We believe this provides an efficient approach to managing your codebase, and brings benefits such as simplicity, clarity, and maintainability.

With our library, all you need to know to accomplish effective prompt engineering is Python and Pydantic. We don’t introduce new, complex structures and you can just code as you need to. For example, if you need to create an output parser then you just code it in Python without concern that it won’t later pass correctly in some other special class.

Mirascope’s prompt_template Decorator

As a library premised on best developer practices, Mirascope offers its prompt_template` decorator that enables writing prompt templates as python functions to centralize internal prompt logic such as computed fields:

from mirascope.core import BaseDynamicConfig, prompt_template


@prompt_template(
    """
    I've recently visited the following places: {places_in_quotes}.
    Where should I travel to next?
    """
)
def travel_recommendation_prompt(visited_plates: list[str]) -> BaseDynamicConfig:
    places_in_quotes = ", ".join([f'"{place}"' for place in visited_places])
    return {"computed_fields": {"places_in_quotes": places_in_quotes}}


visited_places = ["New York", "London", "Hawaii"]
messages = travel_recommendation_prompt(visited_plates)
print(messages)
# > [BaseMessageParam(role='user', content='...')]
print(messages[0].content)
# > I've recently visited the following places: "New York", "London", "Hawaii"
#   Where should I travel to next?

The computed field places_in_quotes dynamically constructs a part of the prompt (i.e., the list of places visited, formatted with quotes) based on the function's input argument (visited_places), illustrating the functions's capacity to internally contain all functionality needed to produce the final list of messages (i.e. the prompt's content).

Mirascope's prompt_template functions also enable automatic data validation through Pydantic's validate_call decorator.

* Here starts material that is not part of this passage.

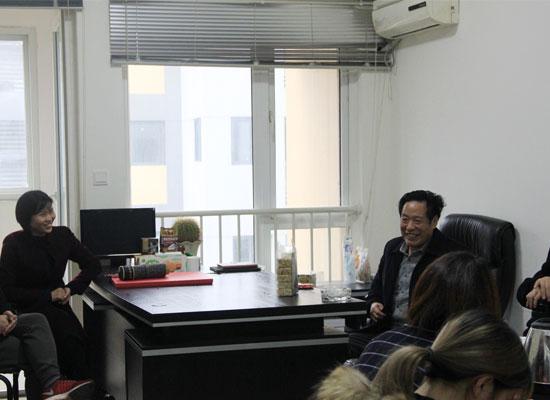 邓正中董事长视察成都分公司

Furthermore, when using the Mirascope call decorator to turn a prompt function into an actual LLM API call, the response is a BaseCallResponse instance, which subclasses Pydantic's BaseModel. All of this means that:

  • You prompt inputs can be seamlessly type checked and constrained, without you having to write extra error validation or handling logic. Pydantic also reports when data fails validation (e.g., in your IDE and at runtime), allowing you to quickly identify which field failed validation and why (as well as handle validation errors gracefully in production).
  • You can use Pydantic's AfterValidator class with another LLM functions call to add additional custom validation. For example, you can verify that a company's internal policies are legally compliant with existing regulations, which would otherwise be difficult to manually verify without an LLM's assistant, even using code.
  • You can export responses to dictionaries, JSON, or other formats, which facilitates serialization and interoperability with other systems or APIs. This can be particularly useful for observability.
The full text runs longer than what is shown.